Trainer .train (resume _from _checkpoint =True)

Hi all,

I’m trying to resume my training from a checkpoint
my training argument:
training_args = TrainingArguments(

output_dir=repo_name,
group_by_length=True,
per_device_train_batch_size=16,
per_device_eval_batch_size=1,
gradient_accumulation_steps=8,
evaluation_strategy=“steps”,
num_train_epochs=50,
fp16=True,
save_steps=500,
eval_steps=400,
logging_steps=10,
learning_rate=5e-4,
warmup_steps=3000,
push_to_hub=True,
)

my trainer:
trainer = Trainer(
model=model,
data_collator=data_collator,
args=training_args,
compute_metrics=compute_metrics,
train_dataset=common_voice_train,
eval_dataset=common_voice_test,
tokenizer=processor.feature_extractor,
)

till here everything is fine

then my training command :
trainer.train(resume_from_checkpoint=True)

the error is:
----> 1 trainer.train(resume_from_checkpoint=True)
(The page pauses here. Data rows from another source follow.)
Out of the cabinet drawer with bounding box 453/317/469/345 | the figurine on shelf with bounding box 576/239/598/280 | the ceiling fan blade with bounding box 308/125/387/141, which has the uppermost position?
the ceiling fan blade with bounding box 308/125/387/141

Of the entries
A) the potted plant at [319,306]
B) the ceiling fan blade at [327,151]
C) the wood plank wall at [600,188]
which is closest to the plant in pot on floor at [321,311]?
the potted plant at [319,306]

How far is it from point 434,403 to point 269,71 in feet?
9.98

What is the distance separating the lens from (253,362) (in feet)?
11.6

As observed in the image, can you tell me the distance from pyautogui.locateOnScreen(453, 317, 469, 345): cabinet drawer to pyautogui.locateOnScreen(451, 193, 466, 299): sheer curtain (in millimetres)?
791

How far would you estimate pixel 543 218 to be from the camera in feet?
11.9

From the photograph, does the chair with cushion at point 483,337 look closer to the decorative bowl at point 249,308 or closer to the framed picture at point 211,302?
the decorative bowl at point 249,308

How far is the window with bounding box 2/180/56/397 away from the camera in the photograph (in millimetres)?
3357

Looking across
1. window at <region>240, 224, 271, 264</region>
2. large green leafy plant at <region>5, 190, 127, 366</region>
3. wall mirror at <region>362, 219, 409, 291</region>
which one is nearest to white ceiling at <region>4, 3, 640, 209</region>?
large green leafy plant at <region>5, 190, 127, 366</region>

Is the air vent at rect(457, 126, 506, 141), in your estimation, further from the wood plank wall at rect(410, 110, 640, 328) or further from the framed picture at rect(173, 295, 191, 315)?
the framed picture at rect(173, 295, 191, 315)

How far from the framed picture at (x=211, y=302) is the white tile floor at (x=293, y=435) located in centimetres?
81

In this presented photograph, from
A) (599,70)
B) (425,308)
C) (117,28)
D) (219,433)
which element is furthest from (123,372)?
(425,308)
/opt/conda/lib/python3.7/site-packages/transformers/trainer.py in train(self, resume_from_checkpoint, trial, ignore_keys_for_eval, **kwargs)
1073 resume_from_checkpoint = get_last_checkpoint(args.output_dir)
1074 if resume_from_checkpoint is None:
→ 1075 raise ValueError(f"No valid checkpoint found in output directory ({args.output_dir})")
1076
1077 if resume_from_checkpoint is not None:

ValueError: No valid checkpoint found in output directory (stt-arabic-2)

any thought why ??

Probably you need to check if the models are saving in the checkpoint directory, You can also provide the checkpoint directory in the resume_from_checkpoint=‘checkpoint_dir’

can i push the checkpoints to huggingface hub ??

Welcome @maher13 :hugs: Have you tried the above answer (which seems to me is the right one).
There are multiple ways of pushing your model to hub, see more about it here.

yes, I did, thank you both for your help.